*** Opening Given information ***
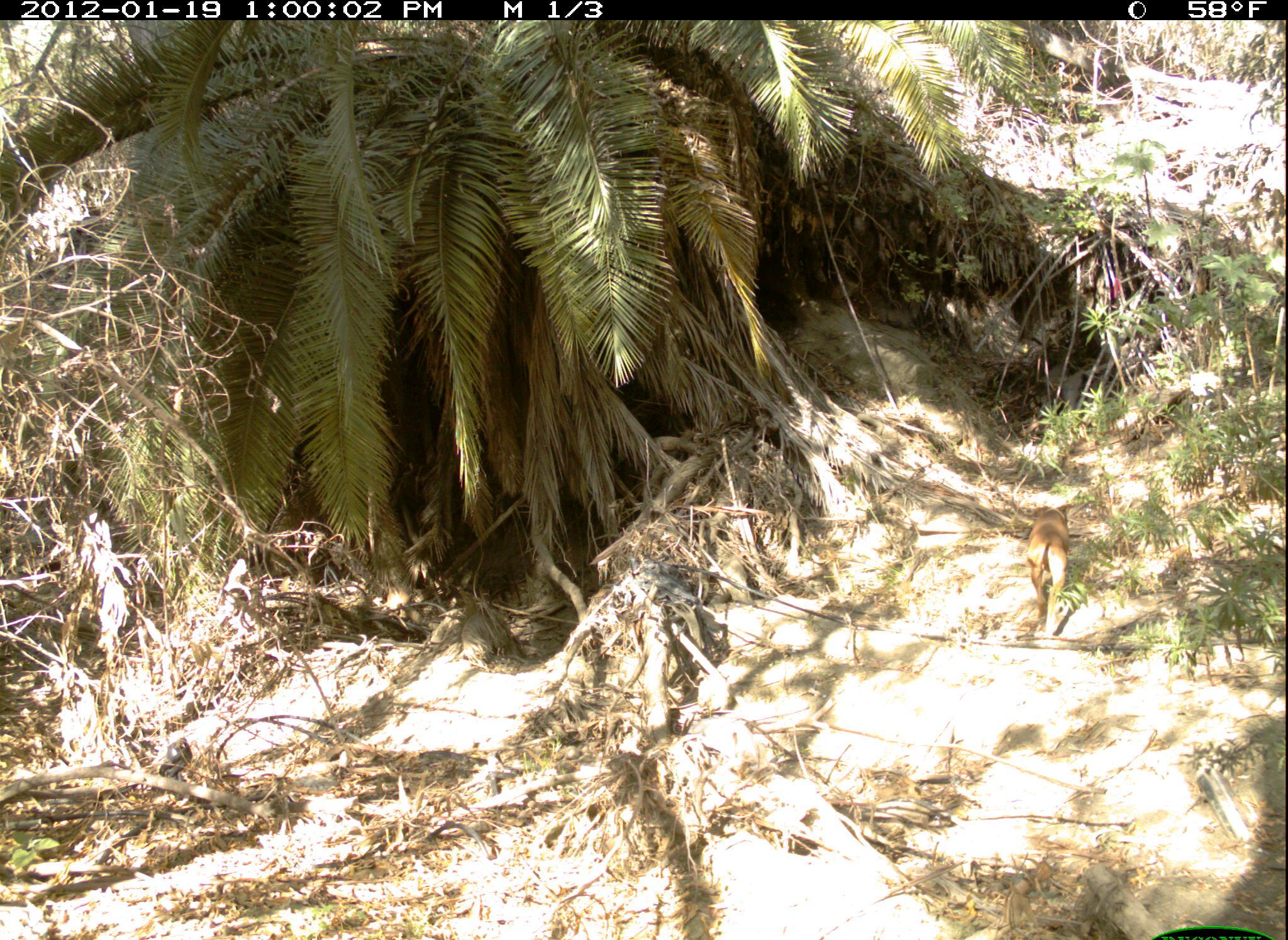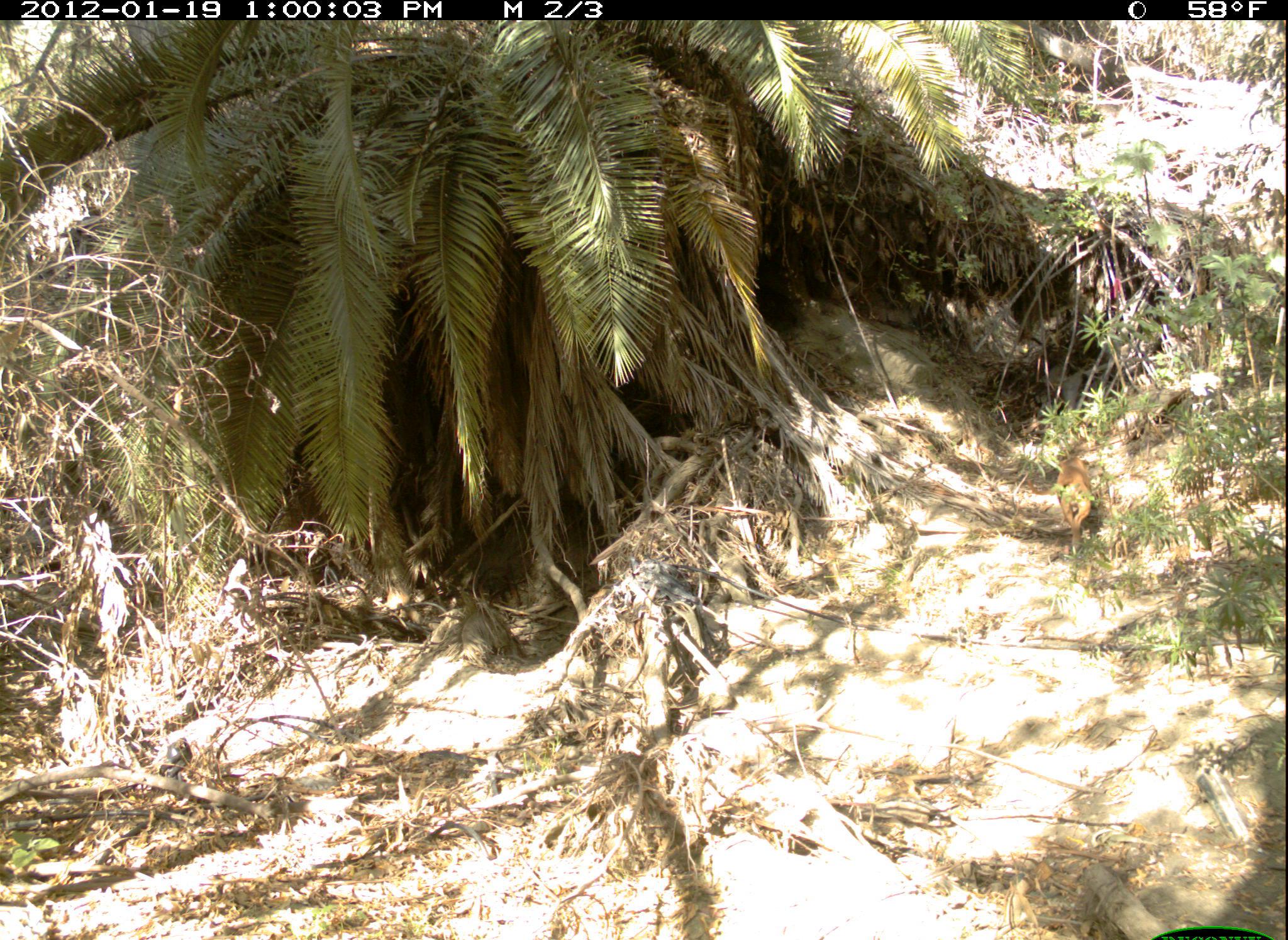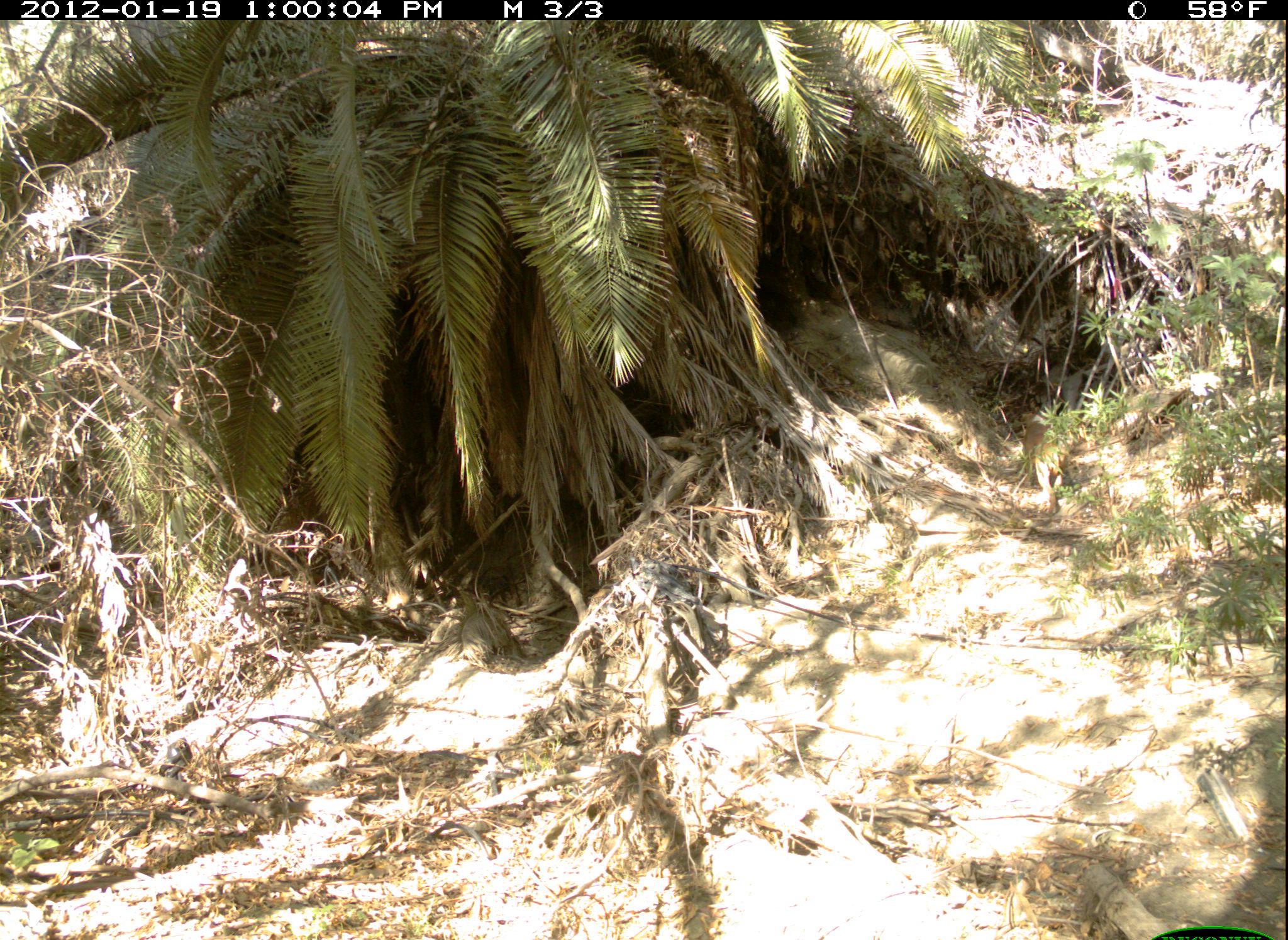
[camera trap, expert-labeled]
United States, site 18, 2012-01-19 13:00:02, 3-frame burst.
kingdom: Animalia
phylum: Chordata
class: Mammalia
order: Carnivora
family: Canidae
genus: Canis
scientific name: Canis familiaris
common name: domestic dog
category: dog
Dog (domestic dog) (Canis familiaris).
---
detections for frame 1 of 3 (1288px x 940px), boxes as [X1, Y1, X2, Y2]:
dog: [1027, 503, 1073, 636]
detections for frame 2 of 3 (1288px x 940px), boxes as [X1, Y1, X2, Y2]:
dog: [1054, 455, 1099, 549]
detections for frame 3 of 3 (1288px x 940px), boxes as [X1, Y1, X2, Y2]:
*** Closing Given information ***
▸ **Aim of the task**:
Please write out every record above exactly, but leave the pictures out.

▸ **Response to the exercise**:
[camera trap, expert-labeled]
United States, site 18, 2012-01-19 13:00:02, 3-frame burst.
kingdom: Animalia
phylum: Chordata
class: Mammalia
order: Carnivora
family: Canidae
genus: Canis
scientific name: Canis familiaris
common name: domestic dog
category: dog
Dog (domestic dog) (Canis familiaris).
---
detections for frame 1 of 3 (1288px x 940px), boxes as [X1, Y1, X2, Y2]:
dog: [1027, 503, 1073, 636]
detections for frame 2 of 3 (1288px x 940px), boxes as [X1, Y1, X2, Y2]:
dog: [1054, 455, 1099, 549]
detections for frame 3 of 3 (1288px x 940px), boxes as [X1, Y1, X2, Y2]:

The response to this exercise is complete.